• [INPUT ROWS]
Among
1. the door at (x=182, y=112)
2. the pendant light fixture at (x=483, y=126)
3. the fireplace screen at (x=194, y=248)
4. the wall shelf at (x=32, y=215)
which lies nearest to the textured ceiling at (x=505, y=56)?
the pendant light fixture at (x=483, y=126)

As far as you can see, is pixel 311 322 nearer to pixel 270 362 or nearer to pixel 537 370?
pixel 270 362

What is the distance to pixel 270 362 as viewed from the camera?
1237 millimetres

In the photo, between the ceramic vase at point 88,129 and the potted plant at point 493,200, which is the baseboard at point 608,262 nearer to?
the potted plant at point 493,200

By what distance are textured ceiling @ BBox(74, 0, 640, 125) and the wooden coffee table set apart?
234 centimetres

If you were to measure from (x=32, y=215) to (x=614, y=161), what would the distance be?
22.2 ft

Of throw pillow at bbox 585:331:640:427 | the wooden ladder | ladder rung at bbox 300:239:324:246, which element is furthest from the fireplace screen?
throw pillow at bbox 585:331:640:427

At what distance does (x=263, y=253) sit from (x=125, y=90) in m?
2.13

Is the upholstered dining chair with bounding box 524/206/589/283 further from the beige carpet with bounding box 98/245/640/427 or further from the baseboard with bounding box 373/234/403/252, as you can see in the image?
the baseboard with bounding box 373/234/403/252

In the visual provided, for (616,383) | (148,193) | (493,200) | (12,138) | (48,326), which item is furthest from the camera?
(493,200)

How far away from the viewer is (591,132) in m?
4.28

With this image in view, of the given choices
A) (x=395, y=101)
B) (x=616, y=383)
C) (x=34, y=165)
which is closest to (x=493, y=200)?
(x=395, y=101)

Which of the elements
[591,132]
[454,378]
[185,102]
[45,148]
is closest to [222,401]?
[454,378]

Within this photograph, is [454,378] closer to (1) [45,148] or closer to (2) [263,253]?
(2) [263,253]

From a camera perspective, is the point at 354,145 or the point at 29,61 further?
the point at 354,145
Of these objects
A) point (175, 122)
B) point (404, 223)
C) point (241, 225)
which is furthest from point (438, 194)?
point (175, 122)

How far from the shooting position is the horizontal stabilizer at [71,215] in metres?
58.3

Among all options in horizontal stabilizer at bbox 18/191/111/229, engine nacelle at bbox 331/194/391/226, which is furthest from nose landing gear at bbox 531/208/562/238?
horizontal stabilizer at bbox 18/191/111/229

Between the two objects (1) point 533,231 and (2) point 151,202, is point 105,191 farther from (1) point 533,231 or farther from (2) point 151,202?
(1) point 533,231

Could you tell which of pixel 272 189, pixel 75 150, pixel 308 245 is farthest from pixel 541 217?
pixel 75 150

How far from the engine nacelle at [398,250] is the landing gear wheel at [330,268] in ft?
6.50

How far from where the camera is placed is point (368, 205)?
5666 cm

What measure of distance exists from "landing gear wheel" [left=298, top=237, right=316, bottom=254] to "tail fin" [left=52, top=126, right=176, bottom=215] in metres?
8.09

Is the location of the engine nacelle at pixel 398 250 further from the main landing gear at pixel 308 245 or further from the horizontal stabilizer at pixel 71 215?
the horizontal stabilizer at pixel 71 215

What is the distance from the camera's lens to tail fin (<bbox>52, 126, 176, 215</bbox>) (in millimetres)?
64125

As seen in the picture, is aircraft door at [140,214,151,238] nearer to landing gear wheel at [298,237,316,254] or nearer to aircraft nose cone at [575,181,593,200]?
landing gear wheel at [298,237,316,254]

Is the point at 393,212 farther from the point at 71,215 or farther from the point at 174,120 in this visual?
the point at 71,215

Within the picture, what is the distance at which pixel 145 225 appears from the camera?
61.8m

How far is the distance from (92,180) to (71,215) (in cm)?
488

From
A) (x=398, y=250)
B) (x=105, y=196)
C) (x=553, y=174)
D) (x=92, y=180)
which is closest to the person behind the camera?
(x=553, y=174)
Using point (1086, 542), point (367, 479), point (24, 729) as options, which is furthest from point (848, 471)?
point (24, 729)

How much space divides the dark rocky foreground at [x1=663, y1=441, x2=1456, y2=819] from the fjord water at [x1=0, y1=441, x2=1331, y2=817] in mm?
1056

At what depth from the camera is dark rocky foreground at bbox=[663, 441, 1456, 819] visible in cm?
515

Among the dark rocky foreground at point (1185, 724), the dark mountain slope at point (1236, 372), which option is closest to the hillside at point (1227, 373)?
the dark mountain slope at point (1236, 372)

• [EXERCISE]
Reproduce the records word for word, from the line containing "At what depth" down to the final line of the records, both ends included.

• [FULL SOLUTION]
At what depth from the camera is dark rocky foreground at bbox=[663, 441, 1456, 819] visible in cm?
515

Among the dark rocky foreground at point (1185, 724), the dark mountain slope at point (1236, 372), which option is closest to the hillside at point (1227, 373)?
the dark mountain slope at point (1236, 372)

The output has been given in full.